About those subjects. If we had to categorize Sondheim's shows on the basis of plot synopses, we might not know whether to laugh or weep. "Pacific Overtures" (1976) explores the 1853 opening of Japanese trade routes as seen through the eyes of the Japanese. "Sweeney"? A revenge-crazed London barber's victims become his landlady's meat pies. "Assassins" (1990)? A singing carnival of people who killed or tried to kill American presidents. "Passion" (1994)? A handsome 19th century soldier is obsessed with love for an ugly woman.

And "Sunday" - to me, his masterwork - is inspired by driven French artist Georges Seurat and the people depicted in his famous pointillist painting. Imagine, a work of art about the making of art.

One of the first columns I wrote when I joined Newsday in 1987 was a proposal for a Sondheim repertory company - a place where, on almost any night, we could ask, "What's on at the Sondheim?" After all, I argued, George Balanchine had the New York City Ballet. Gilbert and Sullivan had D'Oyly Carte and Bertolt Brecht had his Berliner Ensemble.
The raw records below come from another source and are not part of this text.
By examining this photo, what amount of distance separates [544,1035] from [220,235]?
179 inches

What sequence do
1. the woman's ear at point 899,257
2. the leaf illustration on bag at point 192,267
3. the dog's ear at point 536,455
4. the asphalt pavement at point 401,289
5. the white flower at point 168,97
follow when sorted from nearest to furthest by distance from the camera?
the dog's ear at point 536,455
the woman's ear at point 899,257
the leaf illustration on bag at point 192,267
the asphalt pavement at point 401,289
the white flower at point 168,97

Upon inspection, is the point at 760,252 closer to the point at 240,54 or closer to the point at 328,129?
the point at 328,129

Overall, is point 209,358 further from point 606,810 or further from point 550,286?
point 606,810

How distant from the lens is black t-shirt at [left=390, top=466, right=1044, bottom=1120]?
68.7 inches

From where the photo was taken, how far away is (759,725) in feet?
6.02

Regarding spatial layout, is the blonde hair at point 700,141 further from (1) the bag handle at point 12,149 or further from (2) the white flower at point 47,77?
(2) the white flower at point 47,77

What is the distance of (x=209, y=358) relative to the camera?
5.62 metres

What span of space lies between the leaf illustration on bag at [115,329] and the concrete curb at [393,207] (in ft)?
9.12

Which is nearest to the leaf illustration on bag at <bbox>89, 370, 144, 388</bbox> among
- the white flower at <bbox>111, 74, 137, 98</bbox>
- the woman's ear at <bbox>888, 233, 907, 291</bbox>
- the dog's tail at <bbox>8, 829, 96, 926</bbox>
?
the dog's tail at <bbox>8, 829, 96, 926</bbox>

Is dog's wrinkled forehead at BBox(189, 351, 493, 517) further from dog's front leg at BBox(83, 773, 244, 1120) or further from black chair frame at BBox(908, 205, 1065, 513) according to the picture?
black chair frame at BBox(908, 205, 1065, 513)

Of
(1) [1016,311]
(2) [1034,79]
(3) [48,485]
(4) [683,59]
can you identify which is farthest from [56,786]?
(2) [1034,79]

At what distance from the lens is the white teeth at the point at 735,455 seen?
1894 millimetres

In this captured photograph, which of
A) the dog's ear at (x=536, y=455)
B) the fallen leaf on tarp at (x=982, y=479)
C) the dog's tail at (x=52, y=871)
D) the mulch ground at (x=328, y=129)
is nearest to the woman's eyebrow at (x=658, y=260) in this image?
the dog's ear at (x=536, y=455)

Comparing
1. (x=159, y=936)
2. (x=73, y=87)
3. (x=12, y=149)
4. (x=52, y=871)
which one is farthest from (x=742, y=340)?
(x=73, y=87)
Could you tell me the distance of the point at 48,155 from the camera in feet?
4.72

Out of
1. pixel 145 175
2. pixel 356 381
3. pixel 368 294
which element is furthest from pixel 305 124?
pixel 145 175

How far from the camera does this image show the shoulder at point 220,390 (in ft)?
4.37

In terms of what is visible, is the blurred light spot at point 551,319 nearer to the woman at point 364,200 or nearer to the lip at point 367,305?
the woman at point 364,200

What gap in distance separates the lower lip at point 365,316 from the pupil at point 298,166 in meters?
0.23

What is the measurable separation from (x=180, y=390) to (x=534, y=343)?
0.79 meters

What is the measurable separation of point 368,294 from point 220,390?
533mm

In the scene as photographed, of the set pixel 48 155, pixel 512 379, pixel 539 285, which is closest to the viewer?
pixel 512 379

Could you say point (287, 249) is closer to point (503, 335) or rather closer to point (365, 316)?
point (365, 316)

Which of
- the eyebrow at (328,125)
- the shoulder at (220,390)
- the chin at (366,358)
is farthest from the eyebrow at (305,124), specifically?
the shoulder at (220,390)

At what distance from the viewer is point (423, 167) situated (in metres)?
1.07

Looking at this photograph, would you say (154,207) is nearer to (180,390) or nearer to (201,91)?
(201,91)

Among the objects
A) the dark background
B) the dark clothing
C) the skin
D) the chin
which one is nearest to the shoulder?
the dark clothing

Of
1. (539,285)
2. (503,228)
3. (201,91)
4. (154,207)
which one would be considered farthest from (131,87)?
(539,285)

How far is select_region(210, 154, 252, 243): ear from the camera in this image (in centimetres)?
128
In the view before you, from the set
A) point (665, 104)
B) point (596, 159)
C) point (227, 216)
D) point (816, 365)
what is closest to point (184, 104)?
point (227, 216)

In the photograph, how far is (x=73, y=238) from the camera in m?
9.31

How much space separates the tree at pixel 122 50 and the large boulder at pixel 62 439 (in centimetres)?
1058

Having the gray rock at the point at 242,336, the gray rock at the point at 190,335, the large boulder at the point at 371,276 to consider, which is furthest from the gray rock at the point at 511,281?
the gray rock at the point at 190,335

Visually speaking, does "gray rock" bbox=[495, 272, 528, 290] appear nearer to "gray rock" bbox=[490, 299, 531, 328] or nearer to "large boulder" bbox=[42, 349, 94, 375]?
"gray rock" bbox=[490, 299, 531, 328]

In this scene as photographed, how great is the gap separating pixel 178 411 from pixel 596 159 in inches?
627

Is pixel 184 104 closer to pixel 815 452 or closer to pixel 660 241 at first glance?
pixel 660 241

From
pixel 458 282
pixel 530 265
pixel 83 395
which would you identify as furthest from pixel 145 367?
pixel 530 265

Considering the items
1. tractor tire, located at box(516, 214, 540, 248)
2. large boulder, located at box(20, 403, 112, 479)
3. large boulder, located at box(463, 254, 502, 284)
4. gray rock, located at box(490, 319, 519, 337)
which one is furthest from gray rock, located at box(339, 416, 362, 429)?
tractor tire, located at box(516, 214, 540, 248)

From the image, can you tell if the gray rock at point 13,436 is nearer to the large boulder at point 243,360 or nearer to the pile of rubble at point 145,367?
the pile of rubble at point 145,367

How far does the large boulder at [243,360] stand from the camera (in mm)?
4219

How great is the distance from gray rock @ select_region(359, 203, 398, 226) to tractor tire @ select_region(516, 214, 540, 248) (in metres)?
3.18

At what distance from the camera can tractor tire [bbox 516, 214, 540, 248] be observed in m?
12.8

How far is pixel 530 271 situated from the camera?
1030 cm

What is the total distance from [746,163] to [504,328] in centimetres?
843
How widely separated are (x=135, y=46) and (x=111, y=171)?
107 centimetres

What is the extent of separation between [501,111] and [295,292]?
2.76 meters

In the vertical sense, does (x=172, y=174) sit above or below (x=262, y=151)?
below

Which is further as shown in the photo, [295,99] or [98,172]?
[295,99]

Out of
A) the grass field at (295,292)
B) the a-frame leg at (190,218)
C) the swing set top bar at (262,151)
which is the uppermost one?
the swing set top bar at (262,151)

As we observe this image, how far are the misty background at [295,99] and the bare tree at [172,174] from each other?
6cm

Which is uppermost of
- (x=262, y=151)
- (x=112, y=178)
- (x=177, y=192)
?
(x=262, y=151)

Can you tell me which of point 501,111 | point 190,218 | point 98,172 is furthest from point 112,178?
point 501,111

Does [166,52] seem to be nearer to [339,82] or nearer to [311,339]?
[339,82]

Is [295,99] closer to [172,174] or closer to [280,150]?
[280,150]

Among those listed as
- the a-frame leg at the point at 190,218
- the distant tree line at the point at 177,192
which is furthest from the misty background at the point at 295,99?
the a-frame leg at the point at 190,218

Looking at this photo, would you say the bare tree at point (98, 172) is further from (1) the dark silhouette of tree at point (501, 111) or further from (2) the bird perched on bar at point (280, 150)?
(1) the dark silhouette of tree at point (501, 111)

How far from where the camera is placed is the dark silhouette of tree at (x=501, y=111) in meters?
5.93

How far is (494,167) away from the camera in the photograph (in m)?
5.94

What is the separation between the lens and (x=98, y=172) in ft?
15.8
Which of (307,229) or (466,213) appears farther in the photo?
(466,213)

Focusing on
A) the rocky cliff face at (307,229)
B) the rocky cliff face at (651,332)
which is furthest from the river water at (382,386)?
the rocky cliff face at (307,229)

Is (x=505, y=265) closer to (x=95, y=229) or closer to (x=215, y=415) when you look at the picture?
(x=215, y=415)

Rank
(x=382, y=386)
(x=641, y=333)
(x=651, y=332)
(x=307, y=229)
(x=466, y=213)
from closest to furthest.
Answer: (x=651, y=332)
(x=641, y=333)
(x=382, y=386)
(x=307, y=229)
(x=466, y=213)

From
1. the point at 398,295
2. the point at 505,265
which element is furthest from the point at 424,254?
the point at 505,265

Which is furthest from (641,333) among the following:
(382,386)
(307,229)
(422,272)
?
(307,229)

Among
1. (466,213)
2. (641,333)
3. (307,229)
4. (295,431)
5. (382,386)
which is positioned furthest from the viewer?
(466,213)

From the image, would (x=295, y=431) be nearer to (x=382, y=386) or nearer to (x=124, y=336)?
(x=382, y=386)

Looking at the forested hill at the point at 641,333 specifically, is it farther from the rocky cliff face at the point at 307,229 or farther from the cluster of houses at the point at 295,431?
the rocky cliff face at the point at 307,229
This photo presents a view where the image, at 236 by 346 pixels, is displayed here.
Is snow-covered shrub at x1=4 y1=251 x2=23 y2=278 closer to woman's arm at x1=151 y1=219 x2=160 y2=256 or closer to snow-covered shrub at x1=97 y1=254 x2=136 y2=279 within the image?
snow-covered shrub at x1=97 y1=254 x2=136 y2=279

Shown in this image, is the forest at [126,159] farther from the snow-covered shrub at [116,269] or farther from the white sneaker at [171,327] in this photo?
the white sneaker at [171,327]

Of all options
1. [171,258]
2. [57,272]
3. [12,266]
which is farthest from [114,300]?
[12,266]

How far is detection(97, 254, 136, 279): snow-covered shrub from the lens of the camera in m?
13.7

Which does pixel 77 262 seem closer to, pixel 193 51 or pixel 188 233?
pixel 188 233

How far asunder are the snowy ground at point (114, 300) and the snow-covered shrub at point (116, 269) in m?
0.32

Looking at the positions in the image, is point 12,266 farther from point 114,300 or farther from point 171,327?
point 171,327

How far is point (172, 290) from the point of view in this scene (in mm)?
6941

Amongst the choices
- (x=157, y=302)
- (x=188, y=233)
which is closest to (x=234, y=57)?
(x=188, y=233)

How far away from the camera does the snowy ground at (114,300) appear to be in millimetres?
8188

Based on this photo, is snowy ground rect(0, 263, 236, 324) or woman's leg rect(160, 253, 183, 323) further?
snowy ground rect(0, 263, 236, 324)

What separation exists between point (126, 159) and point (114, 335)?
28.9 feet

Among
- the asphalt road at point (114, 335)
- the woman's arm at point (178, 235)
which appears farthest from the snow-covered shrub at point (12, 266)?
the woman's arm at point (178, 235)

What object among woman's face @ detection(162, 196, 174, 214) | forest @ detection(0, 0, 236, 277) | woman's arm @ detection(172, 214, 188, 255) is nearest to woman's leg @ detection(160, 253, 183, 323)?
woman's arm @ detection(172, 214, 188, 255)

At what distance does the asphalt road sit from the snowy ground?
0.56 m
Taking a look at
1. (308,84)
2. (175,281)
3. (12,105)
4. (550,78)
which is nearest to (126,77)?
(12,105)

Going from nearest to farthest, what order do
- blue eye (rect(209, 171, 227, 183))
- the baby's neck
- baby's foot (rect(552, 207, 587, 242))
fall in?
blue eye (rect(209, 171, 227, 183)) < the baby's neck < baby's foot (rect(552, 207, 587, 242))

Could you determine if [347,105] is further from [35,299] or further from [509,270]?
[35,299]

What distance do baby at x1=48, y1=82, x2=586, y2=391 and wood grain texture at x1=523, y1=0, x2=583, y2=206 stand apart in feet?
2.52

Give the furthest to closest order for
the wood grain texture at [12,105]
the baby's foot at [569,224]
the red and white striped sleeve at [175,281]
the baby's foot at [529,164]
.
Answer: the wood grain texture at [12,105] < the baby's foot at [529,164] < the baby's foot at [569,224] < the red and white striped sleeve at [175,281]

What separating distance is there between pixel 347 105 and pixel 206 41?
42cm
Who alive beside Sondheim has created a repertory that would justify such an ongoing showcase and benefit from the stability such permanence could bring?

I got my answer, and it was gracious. It was also swift and brutal - and sobering. Weeks after the column, Sondheim replied: "I'm flattered, not to say astonished, but I fear your scheme is simply not practical." He described most of his shows as "unpopular," adding, "Perhaps this will strike you merely as a defeatist attitude, but musicals are hard enough to mount - repertory virtually impossible."

At the emotional finale for last month's Philharmonic tribute, he quoted Alice Roosevelt Longworth (Teddy's daughter): "First you're young, then you're middle-aged, then you're wonderful." How wonderful that people understand he always was.